**TEXTE:**
ILLUSTRATION - Emmanuel Macron devant le Congrès réunissant les deux chambres du Parlement (Assemblée nationale et Sénat) au château de Versailles, le 9 juillet 2018.

ILLUSTRATION - Emmanuel Macron devant le Congrès réunissant les deux chambres du Parlement (Assemblée nationale et Sénat) au château de Versailles, le 9 juillet 2018. - CHARLES PLATIAU / POOL / AFP

Dans un climat extrêmement hostile en pleine crise agricole, une alliance gauche-droite de circonstance a permis jeudi au Sénat de s'opposer à la ratification du traité Ceta de libre-échange entre l'Union européenne et le Canada, une déconvenue embarrassante pour l'exécutif sur la route des élections européennes.

Le monde agricole réagit jeudi 21 mars de manière contrastée au rejet par les sénateurs du traité de libre-échange entre l'UE et le Canada, de la franche joie des éleveurs bovins au désarroi des exportateurs de vin.

En pleine crise agricole, une alliance gauche-droite de circonstance a permis au Sénat de s'opposer à la ratification du traité Ceta de libre-échange, appliqué provisoirement depuis 2017 à l'échelle européenne, une secousse non négligeable pour l'exécutif.

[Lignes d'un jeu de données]
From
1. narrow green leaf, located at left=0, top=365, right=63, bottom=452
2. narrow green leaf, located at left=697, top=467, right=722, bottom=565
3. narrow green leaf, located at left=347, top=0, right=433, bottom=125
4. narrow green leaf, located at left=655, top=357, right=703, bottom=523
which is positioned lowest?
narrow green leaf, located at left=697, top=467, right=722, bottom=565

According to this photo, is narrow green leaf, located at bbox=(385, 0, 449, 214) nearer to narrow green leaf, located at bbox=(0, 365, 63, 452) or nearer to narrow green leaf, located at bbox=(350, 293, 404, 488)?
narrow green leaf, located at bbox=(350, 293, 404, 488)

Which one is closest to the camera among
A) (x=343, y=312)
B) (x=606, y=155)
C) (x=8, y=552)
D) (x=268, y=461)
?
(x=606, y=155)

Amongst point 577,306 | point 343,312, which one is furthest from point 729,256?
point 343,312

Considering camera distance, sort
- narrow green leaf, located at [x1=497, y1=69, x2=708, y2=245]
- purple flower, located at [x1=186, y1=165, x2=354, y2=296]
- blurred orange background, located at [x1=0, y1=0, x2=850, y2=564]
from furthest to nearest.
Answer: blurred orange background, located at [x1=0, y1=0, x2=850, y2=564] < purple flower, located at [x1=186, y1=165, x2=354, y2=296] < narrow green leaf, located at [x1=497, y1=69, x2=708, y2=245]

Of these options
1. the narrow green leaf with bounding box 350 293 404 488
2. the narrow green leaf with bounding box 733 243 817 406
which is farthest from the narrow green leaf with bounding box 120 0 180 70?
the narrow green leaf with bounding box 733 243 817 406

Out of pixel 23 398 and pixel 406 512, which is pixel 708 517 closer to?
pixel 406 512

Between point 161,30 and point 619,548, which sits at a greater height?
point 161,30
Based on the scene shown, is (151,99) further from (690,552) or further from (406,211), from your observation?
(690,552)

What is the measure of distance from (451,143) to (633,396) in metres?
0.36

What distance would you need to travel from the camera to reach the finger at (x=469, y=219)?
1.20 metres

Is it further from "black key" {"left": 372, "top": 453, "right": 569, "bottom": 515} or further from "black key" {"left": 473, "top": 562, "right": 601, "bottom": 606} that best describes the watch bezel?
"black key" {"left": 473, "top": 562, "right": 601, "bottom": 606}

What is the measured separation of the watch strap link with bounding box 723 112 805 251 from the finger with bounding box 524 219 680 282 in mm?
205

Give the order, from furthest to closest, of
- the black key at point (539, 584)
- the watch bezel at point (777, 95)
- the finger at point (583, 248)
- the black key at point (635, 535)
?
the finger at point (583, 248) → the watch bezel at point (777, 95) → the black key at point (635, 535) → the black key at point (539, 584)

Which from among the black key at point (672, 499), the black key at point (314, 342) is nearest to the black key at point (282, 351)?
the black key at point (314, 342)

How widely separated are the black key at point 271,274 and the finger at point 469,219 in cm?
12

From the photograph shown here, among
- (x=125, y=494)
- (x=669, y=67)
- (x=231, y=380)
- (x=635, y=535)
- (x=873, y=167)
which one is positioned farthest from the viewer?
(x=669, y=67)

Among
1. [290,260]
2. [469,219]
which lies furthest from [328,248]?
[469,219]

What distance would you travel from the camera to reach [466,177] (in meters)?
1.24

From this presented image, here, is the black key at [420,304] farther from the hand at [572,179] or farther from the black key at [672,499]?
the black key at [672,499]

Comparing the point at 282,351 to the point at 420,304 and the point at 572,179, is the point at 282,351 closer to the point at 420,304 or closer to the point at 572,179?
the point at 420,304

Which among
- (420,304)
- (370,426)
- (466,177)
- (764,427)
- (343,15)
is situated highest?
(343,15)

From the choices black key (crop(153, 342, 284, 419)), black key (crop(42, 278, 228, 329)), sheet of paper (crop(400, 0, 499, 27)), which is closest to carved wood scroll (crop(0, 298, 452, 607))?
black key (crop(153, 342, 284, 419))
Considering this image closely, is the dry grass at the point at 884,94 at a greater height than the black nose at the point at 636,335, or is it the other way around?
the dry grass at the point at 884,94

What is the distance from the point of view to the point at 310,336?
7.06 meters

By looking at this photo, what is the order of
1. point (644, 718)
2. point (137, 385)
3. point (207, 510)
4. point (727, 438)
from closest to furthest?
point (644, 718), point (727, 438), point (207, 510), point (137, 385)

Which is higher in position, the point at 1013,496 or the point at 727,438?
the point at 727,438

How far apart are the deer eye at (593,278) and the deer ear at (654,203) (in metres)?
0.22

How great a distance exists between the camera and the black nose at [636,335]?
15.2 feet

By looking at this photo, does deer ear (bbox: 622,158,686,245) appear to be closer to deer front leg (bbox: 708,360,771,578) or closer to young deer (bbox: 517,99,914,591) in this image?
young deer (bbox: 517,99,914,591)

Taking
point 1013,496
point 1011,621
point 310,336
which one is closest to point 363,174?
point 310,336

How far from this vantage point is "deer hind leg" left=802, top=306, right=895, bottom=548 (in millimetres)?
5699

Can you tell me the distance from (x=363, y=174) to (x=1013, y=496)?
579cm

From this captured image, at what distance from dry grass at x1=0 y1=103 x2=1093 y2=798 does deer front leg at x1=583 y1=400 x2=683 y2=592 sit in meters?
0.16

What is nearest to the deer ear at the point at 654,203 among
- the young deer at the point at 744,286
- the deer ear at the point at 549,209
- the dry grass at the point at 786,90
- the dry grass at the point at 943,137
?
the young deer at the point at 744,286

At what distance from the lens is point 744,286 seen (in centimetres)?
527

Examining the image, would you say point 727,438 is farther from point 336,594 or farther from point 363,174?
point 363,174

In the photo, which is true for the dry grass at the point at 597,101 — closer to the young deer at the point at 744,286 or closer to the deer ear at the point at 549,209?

**CONSIGNES DE L'EXERCICE:**
a – Quelles dates comportant des chiffres le texte sur le traité Ceta mentionne-t-il ? Citez chacune une seule fois.
b – Repérez chaque ligne des enregistrements qui contient le mot « would », puis recopiez-la.

**RÉSULTATS DE L'EXERCICE:**
a – 9 juillet 2018 ; jeudi 21 mars ; 2017

b –
What distance would you need to travel from the camera to reach the finger at (x=469, y=219)?
What distance would you travel from the camera to reach [466,177] (in meters)?
Examining the image, would you say point 727,438 is farther from point 336,594 or farther from point 363,174?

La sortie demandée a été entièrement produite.